Lithium belongs to Topic 8.9, Treatment of Disorders from the Biological Perspective, alongside antidepressants, anti-anxiety drugs, and antipsychotics.
Lithium is not an antidepressant; antidepressants lift mood in one direction, while lithium stabilizes mood in both directions.
If an exam question describes a patient cycling between manic and depressive episodes, the medication answer is lithium or a mood stabilizer.
Lithium illustrates the core logic of the biological perspective, which holds that disorders rooted in brain chemistry should be treated with chemical interventions.
Lithium is a mood-stabilizing medication used to treat bipolar disorder. It works by reducing the intensity of manic episodes and evening out mood swings between mania and depression, making it the textbook example of a biological treatment in Topic 8.9.

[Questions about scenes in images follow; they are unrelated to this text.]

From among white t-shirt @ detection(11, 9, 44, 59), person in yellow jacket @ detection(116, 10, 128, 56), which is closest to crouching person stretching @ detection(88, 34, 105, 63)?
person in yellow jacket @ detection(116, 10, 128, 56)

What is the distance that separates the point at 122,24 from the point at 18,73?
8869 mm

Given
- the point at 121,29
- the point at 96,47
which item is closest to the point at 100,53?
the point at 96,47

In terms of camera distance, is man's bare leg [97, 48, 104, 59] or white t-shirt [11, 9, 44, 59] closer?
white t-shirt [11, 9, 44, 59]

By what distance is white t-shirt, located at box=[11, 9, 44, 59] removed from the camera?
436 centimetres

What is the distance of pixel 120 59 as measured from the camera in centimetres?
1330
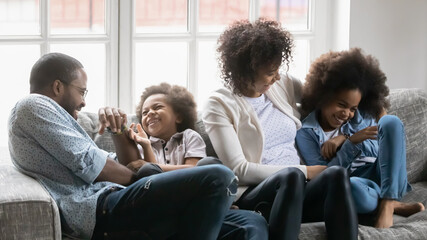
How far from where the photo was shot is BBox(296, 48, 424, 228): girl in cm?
287

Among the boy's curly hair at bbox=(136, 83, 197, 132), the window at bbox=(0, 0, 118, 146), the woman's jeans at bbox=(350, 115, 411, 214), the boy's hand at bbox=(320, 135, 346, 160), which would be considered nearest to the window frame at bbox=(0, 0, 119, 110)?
the window at bbox=(0, 0, 118, 146)

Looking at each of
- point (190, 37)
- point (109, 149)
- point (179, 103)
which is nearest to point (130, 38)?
point (190, 37)

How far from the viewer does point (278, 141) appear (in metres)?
3.04

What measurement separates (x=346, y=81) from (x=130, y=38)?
107 centimetres

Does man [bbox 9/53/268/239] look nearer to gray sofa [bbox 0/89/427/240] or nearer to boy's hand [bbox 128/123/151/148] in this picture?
gray sofa [bbox 0/89/427/240]

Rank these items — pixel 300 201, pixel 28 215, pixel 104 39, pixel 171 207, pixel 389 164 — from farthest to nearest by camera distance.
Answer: pixel 104 39 < pixel 389 164 < pixel 300 201 < pixel 171 207 < pixel 28 215

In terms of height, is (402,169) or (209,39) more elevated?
(209,39)

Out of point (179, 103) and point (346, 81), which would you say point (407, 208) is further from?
point (179, 103)

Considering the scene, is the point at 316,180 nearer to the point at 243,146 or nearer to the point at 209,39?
the point at 243,146

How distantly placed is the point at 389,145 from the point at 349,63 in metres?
0.43

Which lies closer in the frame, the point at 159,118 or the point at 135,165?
the point at 135,165

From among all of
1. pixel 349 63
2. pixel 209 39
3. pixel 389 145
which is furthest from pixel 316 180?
pixel 209 39

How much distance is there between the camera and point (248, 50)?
299cm

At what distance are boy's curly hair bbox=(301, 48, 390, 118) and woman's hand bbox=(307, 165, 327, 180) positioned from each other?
306 mm
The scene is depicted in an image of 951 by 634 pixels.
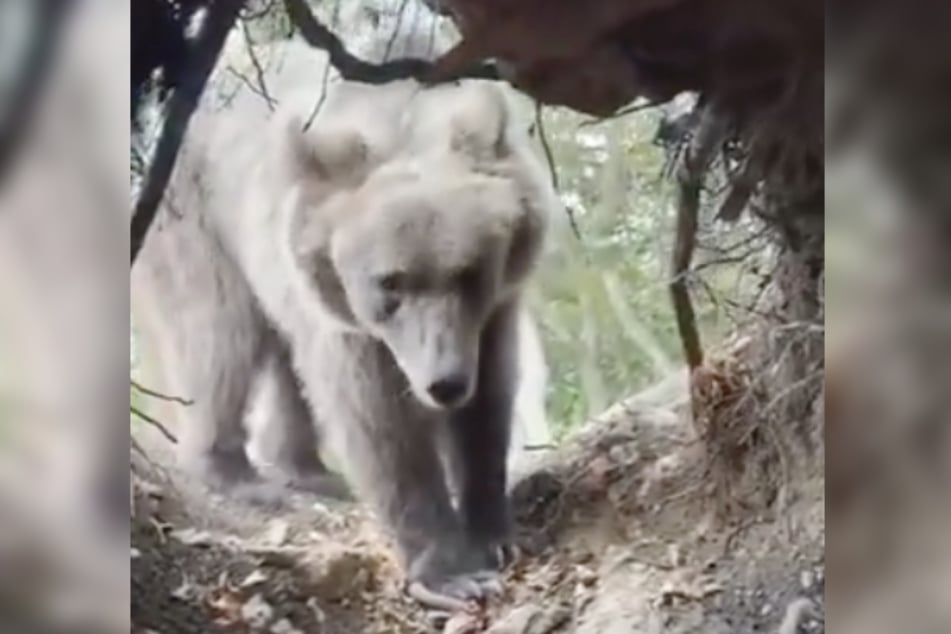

No. Antidepressants like SSRIs raise mood to treat depression, while lithium is a mood stabilizer that flattens both the manic highs and depressive lows of bipolar disorder. The AP exam treats these as separate drug categories.
Bipolar disorder. Any exam scenario describing a patient with both manic and depressive episodes is pointing you toward lithium or mood stabilizers as the medication answer.
Lithium stabilizes mood and treats bipolar disorder, while antipsychotics treat schizophrenia by blocking dopamine activity. Both are biological treatments in Topic 8.9, but they target different disorders, and the exam tests whether you can keep the pairings straight.
The biological perspective views bipolar disorder as rooted in brain chemistry, so treatment means chemically stabilizing the brain. Lithium does this by dampening the extreme neural activity behind manic episodes, keeping mood within a more normal range.